### EXCERPT

Better Late Than Never

December 29, 2002|Peter Yoon | Times Staff Writer

Having Oklahoma in the Rose Bowl takes a little getting used to, since the game traditionally features teams from the Pacific 10 and Big Ten, but because of the bowl championship series configuration, the Sooners, a Big 12 team, are here. Unfortunately for Coach Bob Stoops, it's a year too late.

Last year, the Rose Bowl was the national championship game and Oklahoma was looking to repeat its 2000 national championship. The Sooners lost to Oklahoma State in their final regular-season game and were eliminated from the national championship picture.

"Coaching a Rose Bowl isn't something you count on when you're at Oklahoma," Stoops said Saturday. "But I was hoping we might be here last year."

Stoops, however, is no stranger to the Rose Bowl. He played in the 1982 Rose Bowl as a defensive back for Iowa and was a graduate assistant coach for the Hawkeyes in the 1985 game. Iowa lost both times, which explains Stoops' all-business attitude Saturday, which included a closed practice at Loyola Maymount and no media access to players. After trips to "The Tonight Show" and Disneyland, Stoops wanted to stress the importance of the game.

######

INSTRUCTIONS:
**a)** Answer each question using the Rose Bowl article.
(i) Which conference does Oklahoma play in?
(ii) Which team beat the Sooners in their final regular-season game last year?
(iii) What position did Stoops play for Iowa in the 1982 Rose Bowl?
**b)** Rewrite the paragraph of the Rose Bowl article that begins "Stoops, however, is no stranger" as a bulleted list that keeps its main facts.

### STORED DATA

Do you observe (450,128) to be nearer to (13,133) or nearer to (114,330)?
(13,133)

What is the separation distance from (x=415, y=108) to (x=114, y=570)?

######

OUTPUTS FOR THE TASKS:
**a)**
(i) The Big 12.
(ii) Oklahoma State.
(iii) Defensive back.

**b)**
- Stoops has past experience with the Rose Bowl.
- He played defensive back for Iowa in the 1982 Rose Bowl.
- He was a graduate assistant coach for Iowa in the 1985 game.
- Iowa lost both games.
- Those losses explain his all-business attitude on Saturday, which included a closed practice and no media access to players.
- After trips to "The Tonight Show" and Disneyland, he wanted to stress the importance of the game.